Ah, such historical drama captured in this moment! As our Navy Seals closed in on Osama Bin Laden with Mossad-like stealth, our President, Vice-President and Secretary of State waited with bated breath and white knuckles—wait a minute.
Something’s missing from this photo published in Brooklyn-based Chasidic newspaper Der Tzitung…um, where the f is Hillary? You know, America’s most powerful diplomat? The skilled political influence that keeps China off our backs, Africa in our consciousness and Iran where we can see them? That lady?
Oh, well, you know women. Maybe she needed to go change her tampon during modern America’s most important moment.

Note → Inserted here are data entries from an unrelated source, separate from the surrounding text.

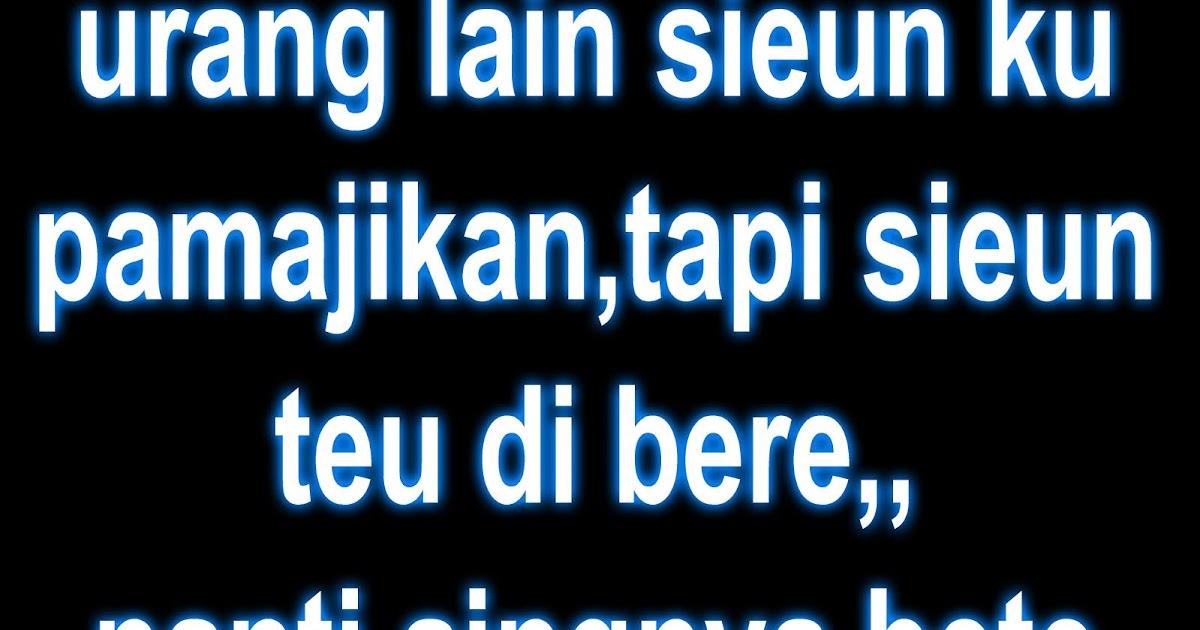 Gambar Lucu Gokil Orang Sunda Update Status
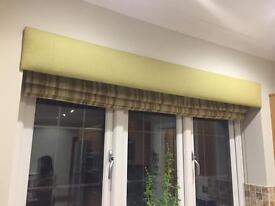 High quality roman blind blackout green stripe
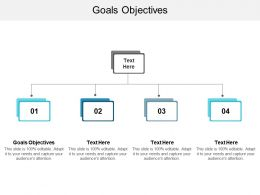 Goals Objectives Ppt Powerpoint Presentation Outline Styles Cpb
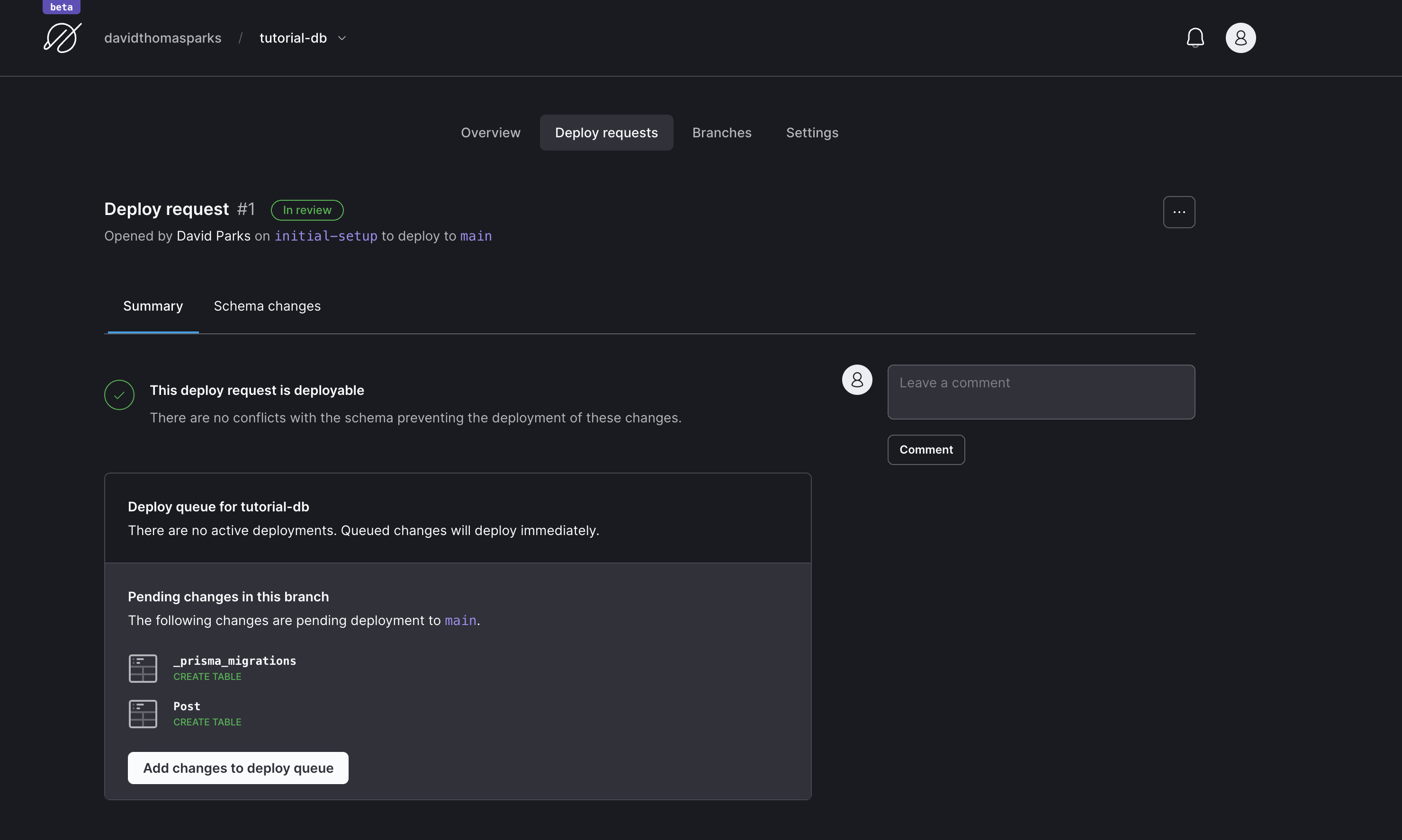 Screenshot showing an open deploy request on PlanetScale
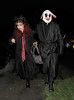 Helena Bonham-Carter and Tim Burton leaving a Halloween party held at the home of television presenter Jonathan Ross. London, England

Yeah, I’m a little outraged at Der Tzitung‘s FrankenPhotoshopping of the women out of the Situation Room (another Security Team officer, Audrey Tomason, was erased as well.) I understand that ultra-Orthodox Judaism does not allow pictures of women in their newspapers. Neither are women permitted to sing in public, show their hair to anyone but their husbands or touch any man who’s not an immediate family member. This community observes a strict level of modesty (known as tznuit) and has a hard time convincing outsiders that these measures are ways to venerate women, not keep them down. While it’s tempting to draw parallels with the Muslim reasoning for shrouding women in burkas, I do believe the root of tznuit is respect for the Feminine—however misguided, inconvenient and irrational it may seem to the rest of us.
However, as Failed Messiah (the blog that broke this story first, followed by the biggies) points out, “There is no Jewish law mandating the removal of normally clothed women from pictures like this.”
As media crimes against women go, this one ranks pretty high, though it definitely gets lost in the sea of airbrushed boobs and such. Women are Photoshopped every day—a slimmer hip here, a mutant elbow there—one disappearing altogether is hardly the worst thing that ever happened to feminism on a computer.
No, stab in the heart of this is the editors’ assumption of the right to change up a defining, universal moment to conform to their beliefs. As Jews, surely the danger of revising history supercedes such “fauxtography” (thanks, Rabbi Jason Miller, for the term.) I may be a heathen Jew with a bellybutton ring and Victoria’s Secret catalogs all over my house, but I’m pretty sure God does not want us to LIE.
Some have proferred that the editors of Der Tzitung removed Hillary because they’re uncomfortable with women in positions in power, but I think it was just the stupid mistake of some dumbkoff who should have to work in his uncle’s butcher shop in Flatbush for the rest of his career. If you don’t want the readers of your yiddishe borough newspaper to look at a woman, especially ones as incredibly awesome and powerful and sexy as Hillary Clinton, then publish something more benign, like Joe Biden talking with food in his mouth.